Louie Tonkin has worked wonders in his two years in charge of Bahrain – turning a team who could be labelled remote even by Middle East standards from perennial also-rans into heavyweights.
When he took over in the summer of 2016 the club was coasting along, perhaps happily so, perhaps not. But in the last 24 months the young coach, who has extensive knowledge in the semi-professional ranks back in his native Wales, has seen his team gate crash the UAE party.
It’s a party that boasts an exclusive guest list. Tonkin, 35, has rubbed shoulders with former dual code New Zealand league and England union international star Henry Paul during his tenure at Jebel Ali Dragons.
He will now pit his wits against Wales and British & Irish Lions icon Mike Phillips at Dragons this year – not to mention former Emerging Springboks fly-half Jacques Benade, in charge at Dubai Exiles, as well as Mike McFarlane at fellow Gulf rugby giants Abu Dhabi Harlequins.
But Bahrain well and truly broke into that elite group last season – with the major honours in UAE and Gulf rugby shared between these four sides.

» Recorded information
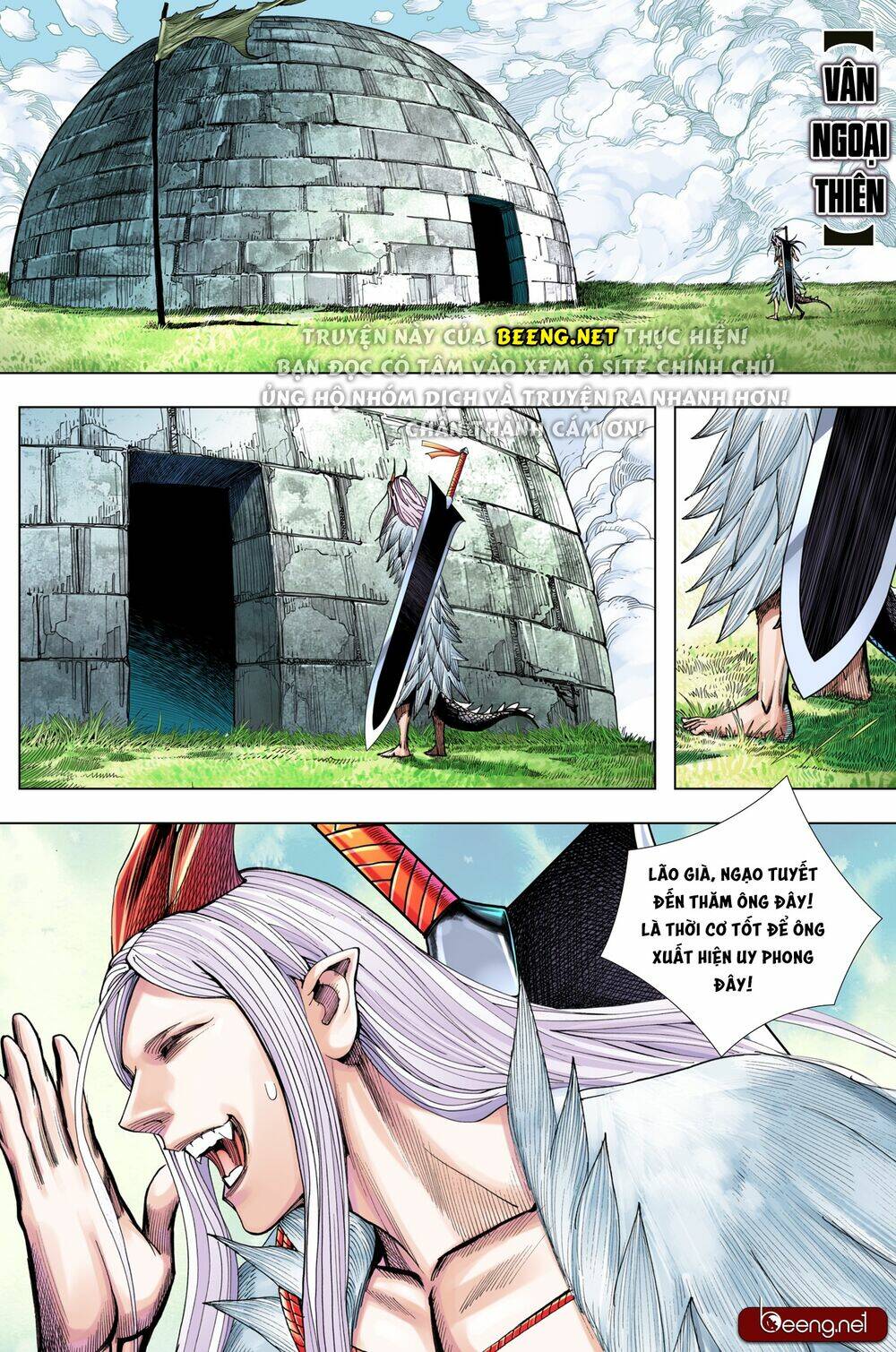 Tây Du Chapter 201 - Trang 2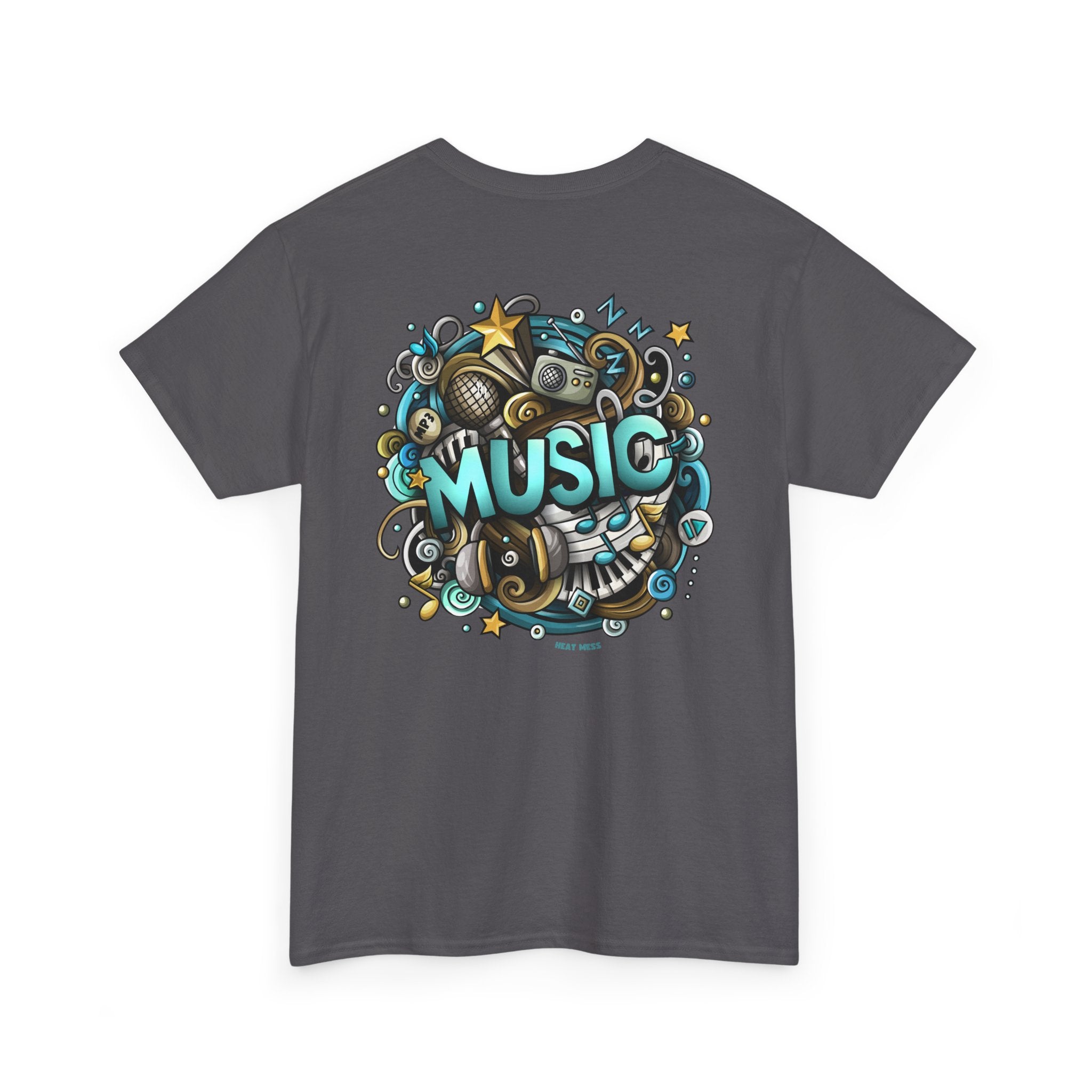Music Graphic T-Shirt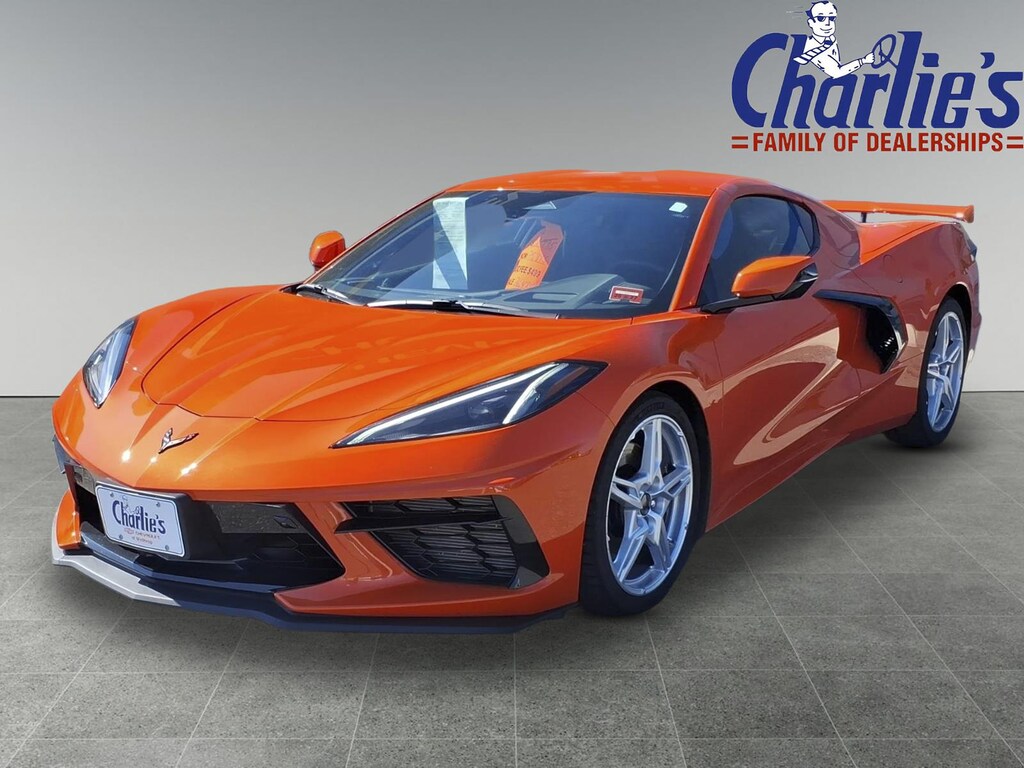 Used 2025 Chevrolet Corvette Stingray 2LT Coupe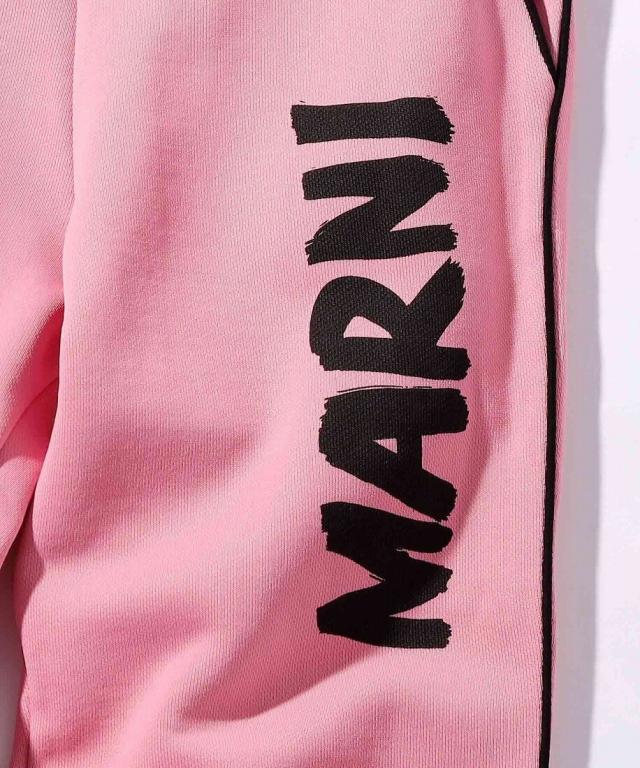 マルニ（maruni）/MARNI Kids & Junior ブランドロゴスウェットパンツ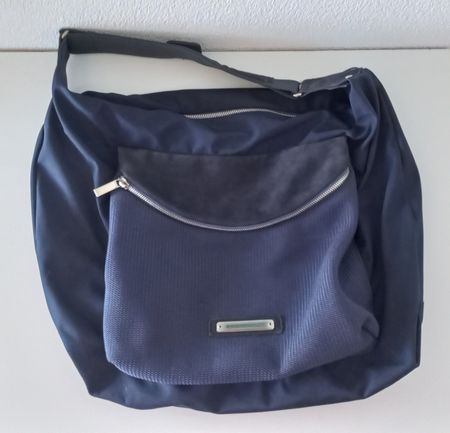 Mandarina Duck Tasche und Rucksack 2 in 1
* * *
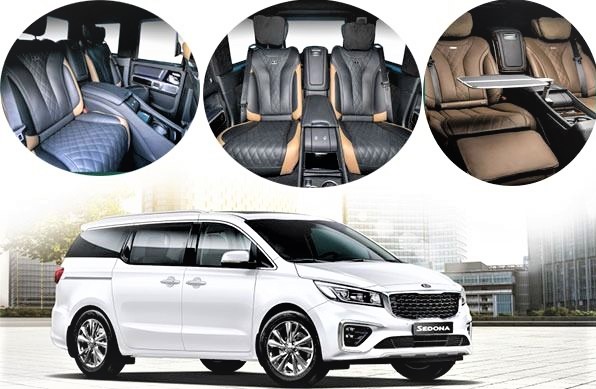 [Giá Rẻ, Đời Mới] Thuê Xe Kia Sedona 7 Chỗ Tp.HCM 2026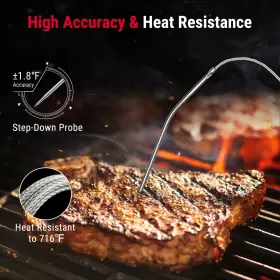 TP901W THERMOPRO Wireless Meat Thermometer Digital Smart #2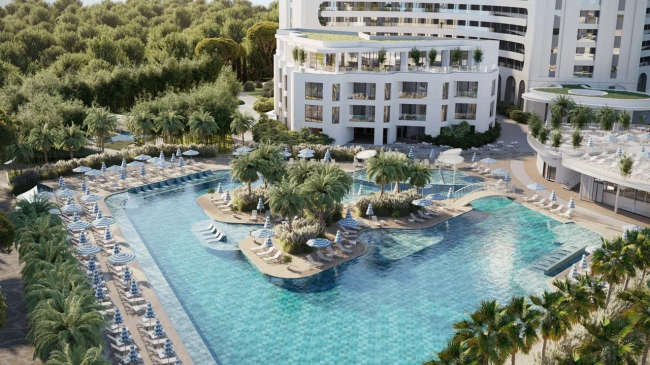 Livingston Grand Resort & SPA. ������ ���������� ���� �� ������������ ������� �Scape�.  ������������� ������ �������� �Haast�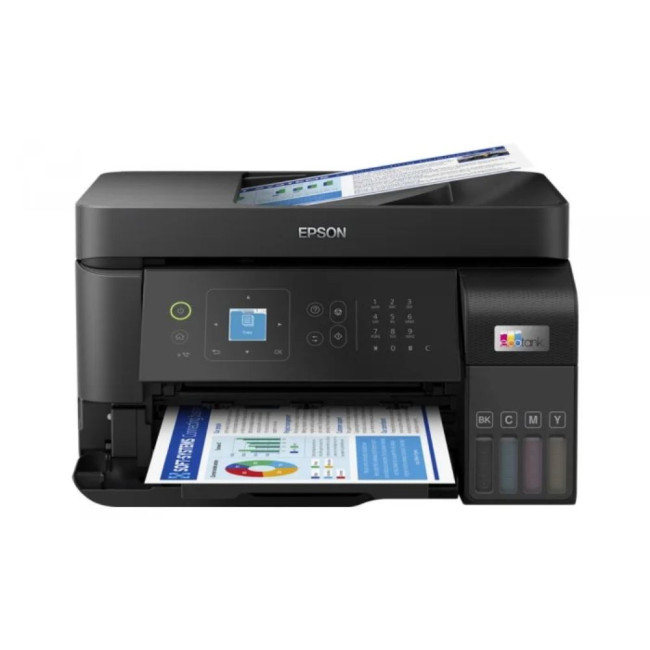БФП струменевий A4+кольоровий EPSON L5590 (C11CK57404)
...
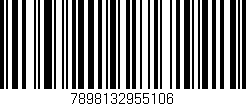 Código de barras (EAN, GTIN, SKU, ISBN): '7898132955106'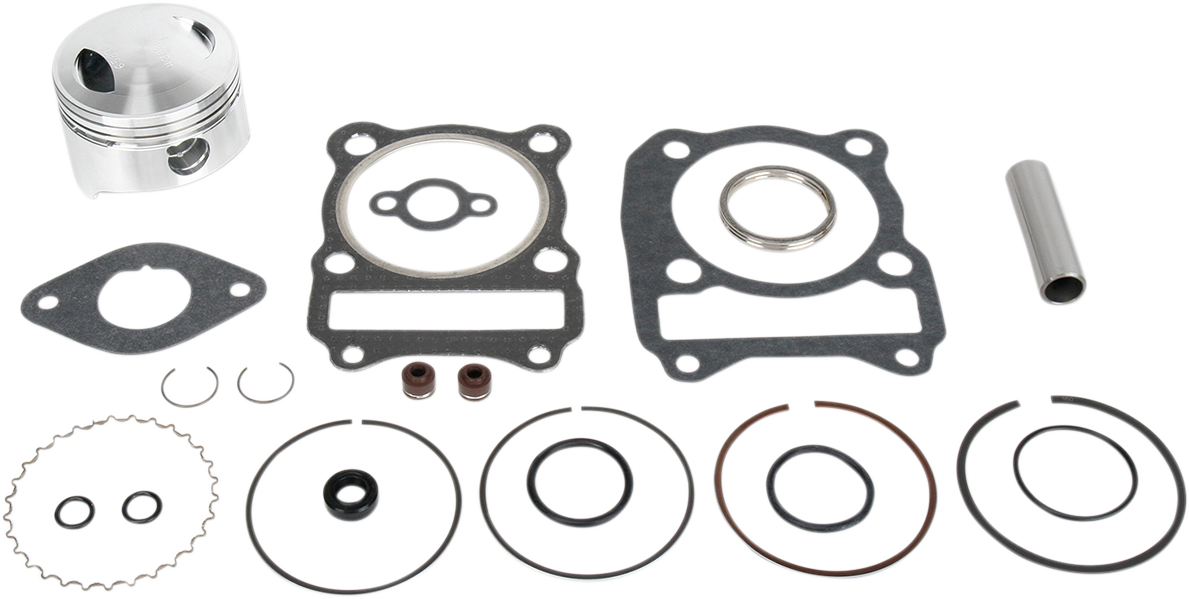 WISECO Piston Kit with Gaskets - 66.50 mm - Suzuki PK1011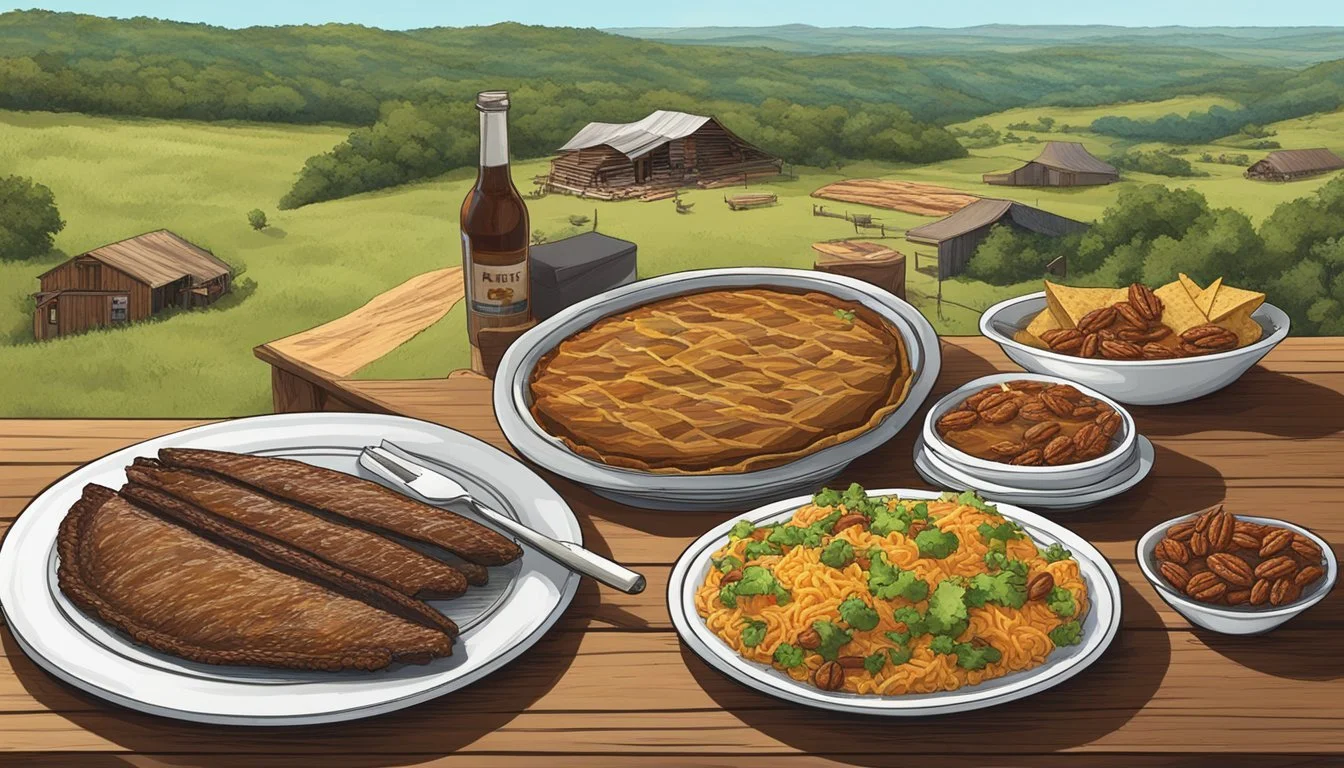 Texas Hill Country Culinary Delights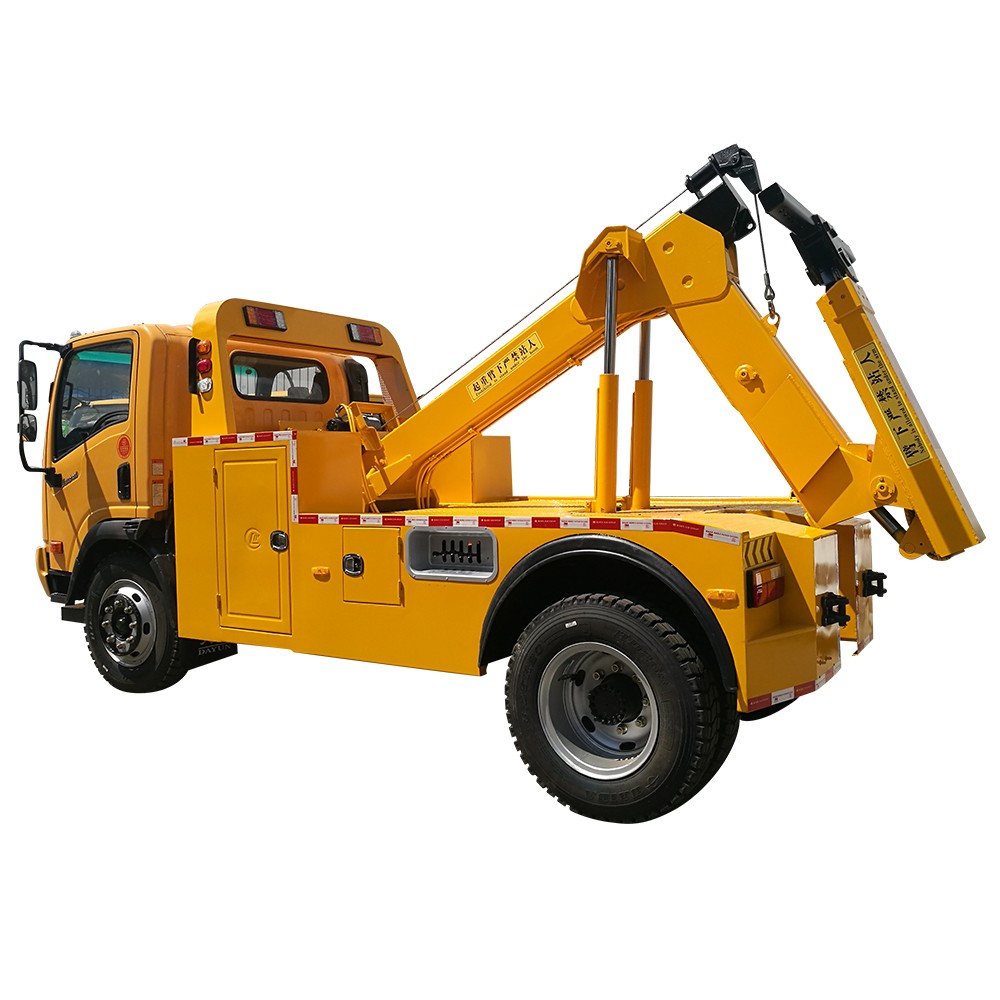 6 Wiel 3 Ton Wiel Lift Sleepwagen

» To do
In the Bahrain rugby text, why is Louie Tonkin said to have worked wonders in his two years in charge? Answer in one to three sentences. The material is drawn from a different source than the Bahrain rugby text.

» Answer to the exercise
Tonkin turned Bahrain, a team that could be labelled remote even by Middle East standards, from perennial also-rans into heavyweights. Over 24 months his side gate-crashed the UAE party and broke into the elite group of Gulf rugby last season.